_MATERIAL PROVIDED:_
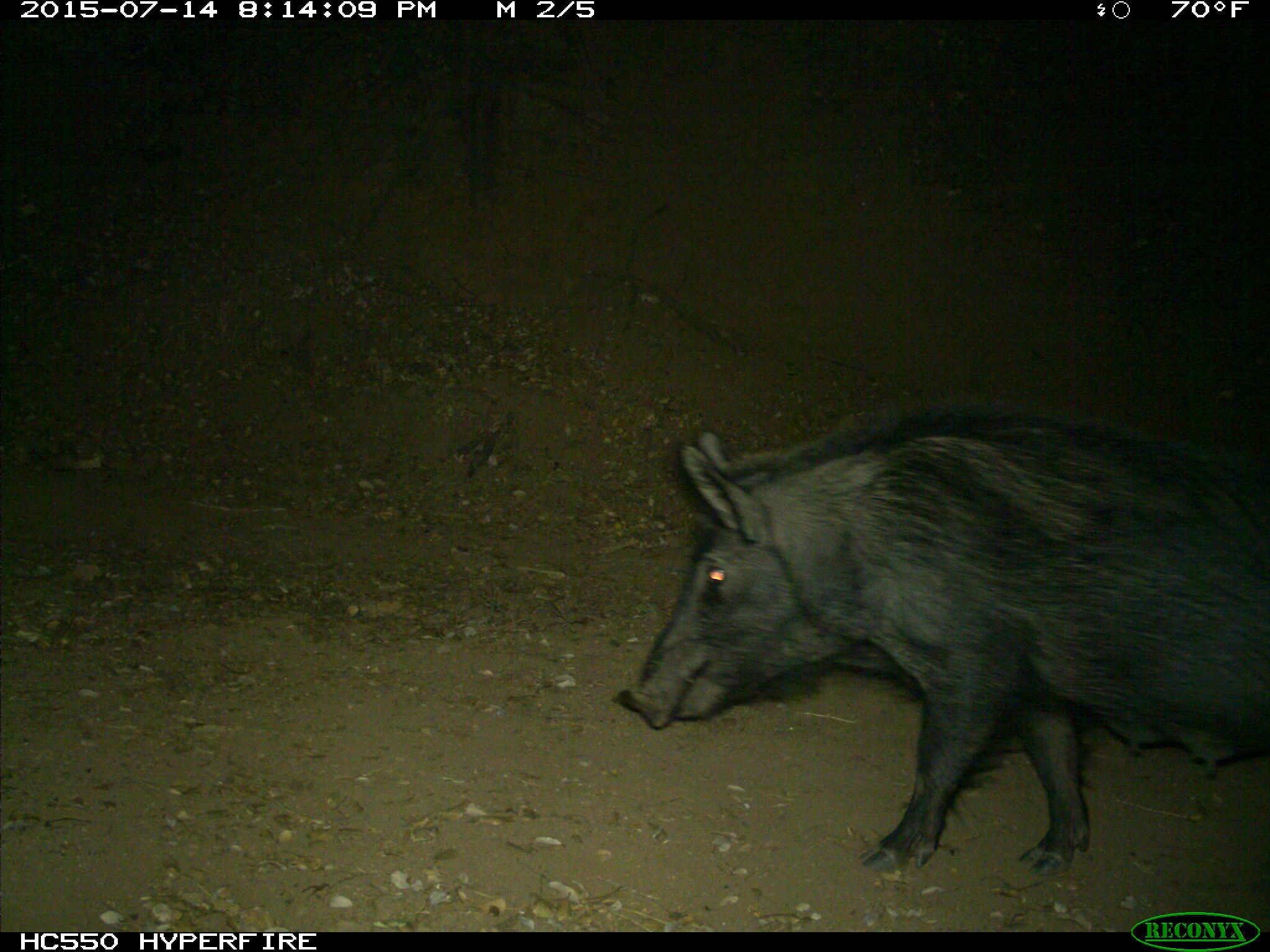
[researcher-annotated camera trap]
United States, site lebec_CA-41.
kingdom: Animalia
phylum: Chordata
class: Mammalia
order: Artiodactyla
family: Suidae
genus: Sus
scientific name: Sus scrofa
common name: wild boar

_TASK:_ Every line of the material must be returned verbatim, and pictures must be left behind.

_ANSWER SECTION:_
[researcher-annotated camera trap]
United States, site lebec_CA-41.
kingdom: Animalia
phylum: Chordata
class: Mammalia
order: Artiodactyla
family: Suidae
genus: Sus
scientific name: Sus scrofa
common name: wild boar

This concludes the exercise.